# Text segment
-----

Summary: Celebrate Christmas from the very core of who we are because wrapped up in this God child are salvation, a relationship with God, the revelation of God, forgiveness of sins, and eternity with God.

Christmas is almost here, just one more day to wait! This is an exciting time! Tomorrow morning, when we get up, the day will be filled with laughter and fun and all of those great traditions that take place on Christmas morning. The kids will come in early and make Erin and I send them back to their room at least four times before 6 AM. My brother and sister and I used to do this every year when we were little. We got so frustrated that my parents didn’t seem to share our sense of urgency, we didn’t think that 5 or 6 in the morning was too early to begin celebrating Christmas! One year we came up with the perfect plan to get our parents attention and to get them out of bed on Christmas morning. They voted that I should play my trumpet as loud as I could as soon as I woke up. Well, it worked. My dad got up! Amazingly, my trumpet survived the wrath of Scrooge that morning but it never was used on Christmas morning again! Now the shoe is on the other foot and Erin and I have to remind ourselves that we did the same things when we were little.

-----

# Data extract
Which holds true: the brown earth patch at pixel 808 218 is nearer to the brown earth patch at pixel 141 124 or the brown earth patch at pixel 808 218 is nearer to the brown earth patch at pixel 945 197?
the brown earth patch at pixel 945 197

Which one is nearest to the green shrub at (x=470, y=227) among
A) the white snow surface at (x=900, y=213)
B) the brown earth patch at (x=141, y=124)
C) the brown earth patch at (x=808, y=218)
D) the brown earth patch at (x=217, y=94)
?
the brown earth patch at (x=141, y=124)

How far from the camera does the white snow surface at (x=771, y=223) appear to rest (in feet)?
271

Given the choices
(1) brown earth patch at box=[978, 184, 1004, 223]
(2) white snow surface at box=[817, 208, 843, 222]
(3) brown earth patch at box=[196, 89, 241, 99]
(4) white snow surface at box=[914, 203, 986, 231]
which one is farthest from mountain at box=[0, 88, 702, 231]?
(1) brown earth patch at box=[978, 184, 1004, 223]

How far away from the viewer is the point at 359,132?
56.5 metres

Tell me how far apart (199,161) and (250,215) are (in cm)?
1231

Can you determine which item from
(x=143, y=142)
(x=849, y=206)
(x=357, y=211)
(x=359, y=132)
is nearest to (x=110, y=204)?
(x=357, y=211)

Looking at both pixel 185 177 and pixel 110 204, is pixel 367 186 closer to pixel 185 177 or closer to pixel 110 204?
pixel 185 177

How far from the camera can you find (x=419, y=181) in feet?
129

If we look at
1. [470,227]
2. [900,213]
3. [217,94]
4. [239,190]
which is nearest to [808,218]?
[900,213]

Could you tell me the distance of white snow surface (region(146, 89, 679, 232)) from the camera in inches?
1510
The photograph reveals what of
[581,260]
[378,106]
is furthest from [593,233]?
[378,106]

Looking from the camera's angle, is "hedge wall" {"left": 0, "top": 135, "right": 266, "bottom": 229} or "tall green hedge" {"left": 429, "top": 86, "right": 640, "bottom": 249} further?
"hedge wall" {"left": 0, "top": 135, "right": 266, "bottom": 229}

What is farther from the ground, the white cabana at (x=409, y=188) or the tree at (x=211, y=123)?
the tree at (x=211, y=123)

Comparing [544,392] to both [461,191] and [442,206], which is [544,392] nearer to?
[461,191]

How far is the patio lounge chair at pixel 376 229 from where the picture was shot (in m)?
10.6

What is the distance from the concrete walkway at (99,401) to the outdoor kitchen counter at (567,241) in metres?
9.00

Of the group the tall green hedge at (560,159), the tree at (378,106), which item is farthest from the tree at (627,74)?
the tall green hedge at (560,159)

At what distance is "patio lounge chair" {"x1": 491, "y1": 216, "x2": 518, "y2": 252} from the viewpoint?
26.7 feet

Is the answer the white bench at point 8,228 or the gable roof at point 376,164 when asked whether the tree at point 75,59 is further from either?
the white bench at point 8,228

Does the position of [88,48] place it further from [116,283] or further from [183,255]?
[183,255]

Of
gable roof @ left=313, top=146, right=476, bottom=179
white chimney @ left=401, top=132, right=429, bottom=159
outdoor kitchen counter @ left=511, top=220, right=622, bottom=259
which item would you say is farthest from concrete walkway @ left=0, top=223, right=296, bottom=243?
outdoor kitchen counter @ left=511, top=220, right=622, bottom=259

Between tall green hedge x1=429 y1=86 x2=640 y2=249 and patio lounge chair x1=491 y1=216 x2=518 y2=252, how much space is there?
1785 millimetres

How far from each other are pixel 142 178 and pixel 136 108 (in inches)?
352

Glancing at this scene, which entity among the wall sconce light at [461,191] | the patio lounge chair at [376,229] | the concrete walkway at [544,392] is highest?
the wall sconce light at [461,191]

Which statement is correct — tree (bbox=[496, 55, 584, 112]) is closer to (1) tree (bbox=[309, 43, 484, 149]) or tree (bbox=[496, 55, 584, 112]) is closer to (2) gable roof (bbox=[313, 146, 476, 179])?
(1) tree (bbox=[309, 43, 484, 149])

-----

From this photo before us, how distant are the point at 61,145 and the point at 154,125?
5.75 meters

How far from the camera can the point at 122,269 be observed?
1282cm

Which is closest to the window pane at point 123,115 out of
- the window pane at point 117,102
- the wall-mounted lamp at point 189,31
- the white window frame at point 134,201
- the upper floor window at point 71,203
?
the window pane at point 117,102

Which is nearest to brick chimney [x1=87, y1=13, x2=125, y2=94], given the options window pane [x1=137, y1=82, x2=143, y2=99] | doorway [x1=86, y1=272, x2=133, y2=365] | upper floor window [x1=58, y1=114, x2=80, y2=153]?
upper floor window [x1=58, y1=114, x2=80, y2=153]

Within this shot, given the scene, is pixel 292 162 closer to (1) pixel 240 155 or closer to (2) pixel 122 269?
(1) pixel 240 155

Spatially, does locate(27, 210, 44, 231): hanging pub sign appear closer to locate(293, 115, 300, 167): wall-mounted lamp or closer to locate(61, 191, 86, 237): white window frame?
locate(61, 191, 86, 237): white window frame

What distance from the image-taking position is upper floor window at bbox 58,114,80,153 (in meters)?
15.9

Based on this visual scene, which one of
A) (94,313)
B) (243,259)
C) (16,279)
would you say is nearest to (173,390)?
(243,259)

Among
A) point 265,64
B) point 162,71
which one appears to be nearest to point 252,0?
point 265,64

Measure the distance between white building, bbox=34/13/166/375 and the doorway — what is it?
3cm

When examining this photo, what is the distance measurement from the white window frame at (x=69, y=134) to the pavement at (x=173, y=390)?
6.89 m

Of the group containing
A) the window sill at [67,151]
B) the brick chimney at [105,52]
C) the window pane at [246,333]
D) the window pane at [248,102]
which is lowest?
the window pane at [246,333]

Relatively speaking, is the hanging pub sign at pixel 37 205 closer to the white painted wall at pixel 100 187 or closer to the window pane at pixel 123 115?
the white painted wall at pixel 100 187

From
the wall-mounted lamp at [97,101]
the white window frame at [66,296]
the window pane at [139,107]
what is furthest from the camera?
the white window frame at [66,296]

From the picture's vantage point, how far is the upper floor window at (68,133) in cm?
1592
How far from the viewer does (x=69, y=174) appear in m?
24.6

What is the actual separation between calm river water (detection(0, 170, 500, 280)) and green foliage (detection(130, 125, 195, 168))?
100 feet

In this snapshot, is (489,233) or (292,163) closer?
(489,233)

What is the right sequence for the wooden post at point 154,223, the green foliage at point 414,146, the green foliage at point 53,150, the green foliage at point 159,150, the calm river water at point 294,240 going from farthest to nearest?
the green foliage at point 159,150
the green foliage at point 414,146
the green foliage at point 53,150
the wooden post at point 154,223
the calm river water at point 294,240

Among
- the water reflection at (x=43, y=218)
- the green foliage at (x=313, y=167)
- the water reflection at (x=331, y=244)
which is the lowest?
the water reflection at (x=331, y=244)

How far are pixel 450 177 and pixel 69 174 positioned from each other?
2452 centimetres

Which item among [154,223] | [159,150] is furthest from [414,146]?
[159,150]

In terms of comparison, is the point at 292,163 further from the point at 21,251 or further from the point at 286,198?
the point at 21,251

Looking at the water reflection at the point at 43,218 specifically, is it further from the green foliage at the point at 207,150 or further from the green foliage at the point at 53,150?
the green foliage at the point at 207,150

-----

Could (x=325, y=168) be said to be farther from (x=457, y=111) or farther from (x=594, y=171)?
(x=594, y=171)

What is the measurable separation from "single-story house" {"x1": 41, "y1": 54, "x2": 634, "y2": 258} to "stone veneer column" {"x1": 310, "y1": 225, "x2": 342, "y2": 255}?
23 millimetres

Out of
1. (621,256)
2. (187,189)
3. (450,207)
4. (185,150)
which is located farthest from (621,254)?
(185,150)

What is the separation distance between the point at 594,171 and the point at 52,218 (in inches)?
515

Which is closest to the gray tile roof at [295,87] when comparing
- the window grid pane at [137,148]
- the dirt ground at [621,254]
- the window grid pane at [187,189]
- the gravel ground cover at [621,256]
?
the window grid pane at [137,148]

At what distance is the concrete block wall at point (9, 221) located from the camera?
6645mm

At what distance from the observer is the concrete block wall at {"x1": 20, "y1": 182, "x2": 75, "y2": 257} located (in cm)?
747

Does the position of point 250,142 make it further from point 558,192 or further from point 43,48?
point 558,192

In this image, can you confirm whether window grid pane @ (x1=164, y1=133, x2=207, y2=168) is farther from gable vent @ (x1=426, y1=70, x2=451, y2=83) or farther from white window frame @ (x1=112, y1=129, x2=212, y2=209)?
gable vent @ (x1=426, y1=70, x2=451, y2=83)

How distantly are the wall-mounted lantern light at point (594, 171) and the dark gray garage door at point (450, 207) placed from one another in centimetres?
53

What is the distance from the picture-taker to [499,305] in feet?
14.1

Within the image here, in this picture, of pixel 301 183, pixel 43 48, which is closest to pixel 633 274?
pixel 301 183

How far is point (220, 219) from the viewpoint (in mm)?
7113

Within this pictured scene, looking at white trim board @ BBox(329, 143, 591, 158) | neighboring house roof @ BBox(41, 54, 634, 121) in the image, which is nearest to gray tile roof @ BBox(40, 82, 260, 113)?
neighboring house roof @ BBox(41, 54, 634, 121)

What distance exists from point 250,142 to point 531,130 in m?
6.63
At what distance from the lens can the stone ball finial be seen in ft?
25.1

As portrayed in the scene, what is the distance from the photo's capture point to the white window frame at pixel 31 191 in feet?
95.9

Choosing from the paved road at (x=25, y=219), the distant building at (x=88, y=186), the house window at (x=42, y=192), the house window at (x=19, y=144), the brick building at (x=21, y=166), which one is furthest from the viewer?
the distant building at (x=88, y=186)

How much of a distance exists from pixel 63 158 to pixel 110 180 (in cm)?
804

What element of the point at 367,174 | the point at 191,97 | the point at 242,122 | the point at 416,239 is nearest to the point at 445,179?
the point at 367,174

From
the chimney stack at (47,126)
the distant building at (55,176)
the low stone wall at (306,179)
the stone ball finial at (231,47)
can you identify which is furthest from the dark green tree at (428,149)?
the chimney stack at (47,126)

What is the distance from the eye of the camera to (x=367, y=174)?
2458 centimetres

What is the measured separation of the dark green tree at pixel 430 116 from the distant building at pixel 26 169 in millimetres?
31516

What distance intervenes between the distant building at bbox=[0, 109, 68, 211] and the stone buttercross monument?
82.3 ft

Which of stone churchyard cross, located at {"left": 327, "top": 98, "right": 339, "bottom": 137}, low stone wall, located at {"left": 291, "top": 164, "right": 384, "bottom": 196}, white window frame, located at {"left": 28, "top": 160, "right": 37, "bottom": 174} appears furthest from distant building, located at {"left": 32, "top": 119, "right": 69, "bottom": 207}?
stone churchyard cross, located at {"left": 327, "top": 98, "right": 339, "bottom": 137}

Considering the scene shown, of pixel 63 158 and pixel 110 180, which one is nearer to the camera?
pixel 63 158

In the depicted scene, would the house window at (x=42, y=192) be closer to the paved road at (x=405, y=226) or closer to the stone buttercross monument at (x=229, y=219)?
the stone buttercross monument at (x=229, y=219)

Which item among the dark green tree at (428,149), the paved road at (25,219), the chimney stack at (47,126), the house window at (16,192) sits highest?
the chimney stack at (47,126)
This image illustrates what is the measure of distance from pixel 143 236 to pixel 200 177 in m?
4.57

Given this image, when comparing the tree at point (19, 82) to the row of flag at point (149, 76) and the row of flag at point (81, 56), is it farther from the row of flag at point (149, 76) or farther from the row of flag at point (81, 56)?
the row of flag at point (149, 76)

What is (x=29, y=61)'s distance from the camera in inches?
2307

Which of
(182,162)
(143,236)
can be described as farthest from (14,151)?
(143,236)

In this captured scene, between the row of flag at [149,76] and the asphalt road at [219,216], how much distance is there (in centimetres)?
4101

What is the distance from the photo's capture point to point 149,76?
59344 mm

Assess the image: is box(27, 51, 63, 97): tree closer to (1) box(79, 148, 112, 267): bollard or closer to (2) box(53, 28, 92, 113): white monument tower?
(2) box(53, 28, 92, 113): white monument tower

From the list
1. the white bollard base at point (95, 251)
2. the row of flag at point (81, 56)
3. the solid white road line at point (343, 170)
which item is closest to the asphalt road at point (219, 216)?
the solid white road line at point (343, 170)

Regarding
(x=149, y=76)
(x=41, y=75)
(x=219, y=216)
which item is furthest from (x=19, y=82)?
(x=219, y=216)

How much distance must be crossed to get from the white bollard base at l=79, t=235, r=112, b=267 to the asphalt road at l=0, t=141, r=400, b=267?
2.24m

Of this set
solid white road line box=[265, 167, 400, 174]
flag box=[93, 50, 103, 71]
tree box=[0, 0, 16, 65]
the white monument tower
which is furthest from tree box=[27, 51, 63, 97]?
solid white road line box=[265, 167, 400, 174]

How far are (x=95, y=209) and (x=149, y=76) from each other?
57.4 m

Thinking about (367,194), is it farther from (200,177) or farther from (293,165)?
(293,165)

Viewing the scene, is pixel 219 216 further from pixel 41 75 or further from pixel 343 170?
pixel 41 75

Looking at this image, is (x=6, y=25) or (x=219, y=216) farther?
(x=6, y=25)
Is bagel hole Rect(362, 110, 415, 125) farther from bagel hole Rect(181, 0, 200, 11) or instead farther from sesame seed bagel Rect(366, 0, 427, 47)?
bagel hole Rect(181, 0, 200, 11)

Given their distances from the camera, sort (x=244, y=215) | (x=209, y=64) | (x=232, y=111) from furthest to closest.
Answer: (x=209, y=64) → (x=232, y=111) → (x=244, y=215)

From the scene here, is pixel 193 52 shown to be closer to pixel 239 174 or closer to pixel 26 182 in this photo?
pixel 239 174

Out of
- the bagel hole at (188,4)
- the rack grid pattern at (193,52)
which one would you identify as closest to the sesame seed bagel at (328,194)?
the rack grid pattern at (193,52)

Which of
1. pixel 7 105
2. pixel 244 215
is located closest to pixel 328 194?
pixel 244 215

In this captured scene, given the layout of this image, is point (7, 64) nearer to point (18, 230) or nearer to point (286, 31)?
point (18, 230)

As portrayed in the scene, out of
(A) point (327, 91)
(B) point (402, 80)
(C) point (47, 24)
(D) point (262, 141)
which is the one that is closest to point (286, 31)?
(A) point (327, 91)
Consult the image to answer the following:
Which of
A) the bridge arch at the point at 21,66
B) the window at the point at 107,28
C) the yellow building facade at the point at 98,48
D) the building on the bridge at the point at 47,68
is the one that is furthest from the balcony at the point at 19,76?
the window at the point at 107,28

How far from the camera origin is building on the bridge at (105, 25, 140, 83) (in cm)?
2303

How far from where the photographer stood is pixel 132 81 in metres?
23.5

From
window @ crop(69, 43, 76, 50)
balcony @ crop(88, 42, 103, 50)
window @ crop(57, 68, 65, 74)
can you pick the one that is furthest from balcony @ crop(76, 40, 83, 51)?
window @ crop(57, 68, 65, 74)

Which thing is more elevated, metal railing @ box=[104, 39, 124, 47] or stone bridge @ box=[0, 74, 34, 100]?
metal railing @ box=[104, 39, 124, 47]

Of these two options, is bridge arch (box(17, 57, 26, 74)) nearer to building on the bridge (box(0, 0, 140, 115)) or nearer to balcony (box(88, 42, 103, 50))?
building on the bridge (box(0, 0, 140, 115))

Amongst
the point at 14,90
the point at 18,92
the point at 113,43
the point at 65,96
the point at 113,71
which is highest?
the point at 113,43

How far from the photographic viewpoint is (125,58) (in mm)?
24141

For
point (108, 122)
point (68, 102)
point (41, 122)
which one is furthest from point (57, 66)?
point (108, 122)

-----

# Actions to take
1. Collect every line of the entries that contains the string "churchyard", matching case exactly.
2. Write the next part of the Christmas sermon, picking up after its last sentence.
The Christmas sermon and the entries have nothing to do with each other.

# Answers to the problems
1.
Which of stone churchyard cross, located at {"left": 327, "top": 98, "right": 339, "bottom": 137}, low stone wall, located at {"left": 291, "top": 164, "right": 384, "bottom": 196}, white window frame, located at {"left": 28, "top": 160, "right": 37, "bottom": 174} appears furthest from distant building, located at {"left": 32, "top": 119, "right": 69, "bottom": 207}?
stone churchyard cross, located at {"left": 327, "top": 98, "right": 339, "bottom": 137}

2.
I love to watch the kids as they first come in to the room and see the tree all lit up and the presents all spread out. It’s fun to watch the joy and the smiles on their faces. That’s a part of Christmas I wouldn’t want to miss. Then there’s the food. Christmas breakfast has always been a big tradition for us. Cinnamon rolls, fruit salad, eggs, bacon, there is so much to look forward to. Often, Christmas day is the easiest day to forget about Christ. We can focus on Him in the build up to Christmas, but when the day arrives, between family and the presents and the cooking, and other things, He gets left out of the actual celebration. One of the ways that my parents would help to remind us to celebrate Christ’s birth was through a birthday cake for Jesus on Christmas Day. Do any of you do that? It was a great way to remind us to turn our thoughts back to Him. We did it every year except the one that my dad dropped the cake onto his foot. We would always bring out the cake and sing Happy Birthday to Him as a way of remembering the Truth of Christmas, what was still going to be there long after we cleaned up and the memories and presents faded away. It helped to keep Jesus at the center, especially on Christmas Day.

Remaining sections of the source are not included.